In a case that appears to be about a breach of a construction contract, the plaintiff's attorney receives a benchslap from Judge Markey in Queens [ouch!]:
This is an action essentially for breach of a construction contract, where the plaintiff contends that it was not paid for its work. The defendants seek to dismiss the second and third causes of action of the complaint.

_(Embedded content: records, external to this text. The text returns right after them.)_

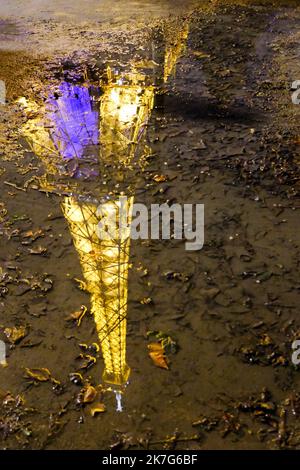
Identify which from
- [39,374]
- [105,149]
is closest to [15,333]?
[39,374]

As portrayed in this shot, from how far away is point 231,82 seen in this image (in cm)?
552

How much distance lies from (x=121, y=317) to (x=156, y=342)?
318 millimetres

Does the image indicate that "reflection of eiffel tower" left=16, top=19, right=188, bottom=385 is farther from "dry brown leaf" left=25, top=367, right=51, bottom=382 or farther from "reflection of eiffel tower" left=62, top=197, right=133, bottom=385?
"dry brown leaf" left=25, top=367, right=51, bottom=382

The Court, as an initial matter, does not find that the plaintiff's complaint is a model of clarity. The first cause of action is essentially for breach of contract, but the word "breach" does not appear in the complaint. The second cause of action is for unjust enrichment, but the plaintiff fails to narrow that broad concept to the facts by either naming or exploring concepts of "quasi-contracts" or "quantum meruit." Indeed, plaintiff's second cause of action implies that defendants retained or accepted the services provided. None of the essential elements of unjust enrichment, quasi-contract, or quantum meruit are spelled out thoroughly.

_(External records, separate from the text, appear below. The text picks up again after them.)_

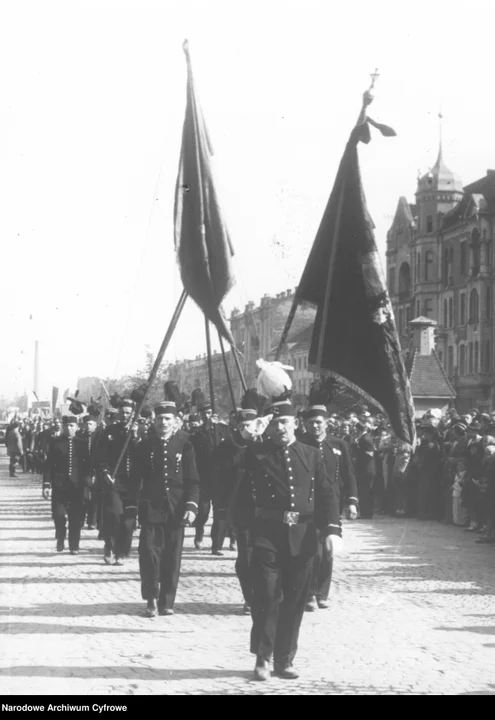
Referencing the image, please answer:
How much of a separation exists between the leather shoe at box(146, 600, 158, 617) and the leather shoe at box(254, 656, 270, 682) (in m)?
2.83

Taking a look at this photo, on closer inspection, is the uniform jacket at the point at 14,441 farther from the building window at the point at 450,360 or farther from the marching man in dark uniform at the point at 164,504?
the building window at the point at 450,360

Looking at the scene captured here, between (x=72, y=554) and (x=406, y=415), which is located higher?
(x=406, y=415)

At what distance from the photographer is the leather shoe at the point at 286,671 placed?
26.5ft

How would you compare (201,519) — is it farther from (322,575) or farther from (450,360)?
(450,360)

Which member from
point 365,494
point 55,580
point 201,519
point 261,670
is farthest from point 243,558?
point 365,494

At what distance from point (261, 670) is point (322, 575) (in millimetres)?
3484

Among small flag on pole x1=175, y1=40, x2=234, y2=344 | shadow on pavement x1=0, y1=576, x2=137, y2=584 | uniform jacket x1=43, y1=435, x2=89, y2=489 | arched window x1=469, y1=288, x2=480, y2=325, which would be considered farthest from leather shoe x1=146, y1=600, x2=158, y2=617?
arched window x1=469, y1=288, x2=480, y2=325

Justice Benjamin N. Cardozo, while a Judge of the New York Court of Appeals, said famously: "The law has outgrown its primitive stage of formalism when the precise word was the sovereign talisman, and every slip was fatal. It takes a broader view today." Wood v Lucy, Lady Duff-Gordon, 222 N.Y. 88, 91 . Despite Cardozo's beautiful articulation of the concept, one reads the plaintiff's complaint yearning for some old-fashioned formalism that would spell out and sustain a cause of action.

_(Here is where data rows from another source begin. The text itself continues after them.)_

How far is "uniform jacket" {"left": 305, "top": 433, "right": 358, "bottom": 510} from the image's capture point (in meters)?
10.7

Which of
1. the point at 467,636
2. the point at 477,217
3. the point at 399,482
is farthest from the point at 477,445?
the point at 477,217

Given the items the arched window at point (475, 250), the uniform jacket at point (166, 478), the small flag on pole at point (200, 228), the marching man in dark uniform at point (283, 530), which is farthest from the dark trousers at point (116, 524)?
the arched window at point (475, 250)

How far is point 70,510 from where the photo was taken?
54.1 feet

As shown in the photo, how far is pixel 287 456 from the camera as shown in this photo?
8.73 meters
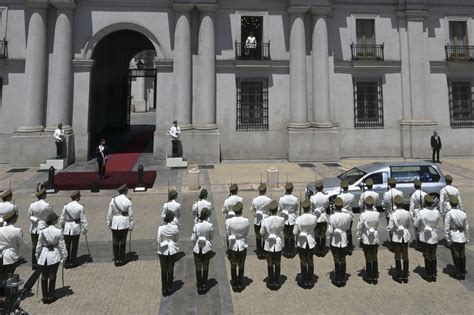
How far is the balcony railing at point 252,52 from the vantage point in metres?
22.1

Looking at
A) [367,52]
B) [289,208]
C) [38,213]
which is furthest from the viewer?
[367,52]

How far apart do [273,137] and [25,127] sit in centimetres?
1367

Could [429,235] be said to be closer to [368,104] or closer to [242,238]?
[242,238]

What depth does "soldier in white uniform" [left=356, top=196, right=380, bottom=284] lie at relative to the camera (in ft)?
23.6

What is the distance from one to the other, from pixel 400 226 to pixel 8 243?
7081 mm

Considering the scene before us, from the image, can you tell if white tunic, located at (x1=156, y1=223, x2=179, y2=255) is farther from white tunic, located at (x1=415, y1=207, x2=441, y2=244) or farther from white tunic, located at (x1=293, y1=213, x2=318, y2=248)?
white tunic, located at (x1=415, y1=207, x2=441, y2=244)

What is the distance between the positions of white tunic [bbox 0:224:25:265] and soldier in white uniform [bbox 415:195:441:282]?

The third cause of action is for fraud, but the acts or words of fraud are not spelled out. There is no clue of whether the fraud was in the inducement of the contract or in its execution. Plaintiff seems to be saying that the fact of nonpayment on a contract is enough to sustain a cause of action for fraud and its demand for punitive damages.
Even worse, it would have been helpful, although not essential, for plaintiff to attach a copy of the contract as an exhibit to the complaint. Plaintiff's counsel, in opposition to the defendants' motion does supply it: the original version in Chinese, not accompanied by a certified translation into English. See, e.g., Altivater Gessler-J.A. Baczewski Intern. (USA) Inc. v Sobieski Destylarnia S.A., 572 F.3d 86, 88 n.3 [2nd Cir. 2009] [Both sides offered proper English translation of contract in Polish]; Azimut-Benetti, S.P.A. v Magnum Marine Corp., 55 A.D.3d 483 [1st Dept. 2008] [contract translated to English from Italian]; American Swiss Potash Min. Corp. v Brugger, 137 N.Y.S.2d 729 [Sup. Ct. New York County 1954] [N.O.R.].
In fact, without a proper translation, the Court is unable to determine whether the contract contained a specific disclaimer clause that would have an effect on any oral recitations, possibly relevant to the third cause of action for fraud. See, e.g., Tarantul v Cherkassky, 84 A.D.3d 933 [2nd Dept. 2011].
[UPDATE 10/7/11: I had a nice chat with defendant's counsel in this case. It sounds that she did everything she could under the circumstances, and she did ultimately prevail. She asked what interested me in writing about the case and I reminded her of contractsprof's obsession with anything even marginally related to Judge Cardozo and/or Lady Duff-Gordon.]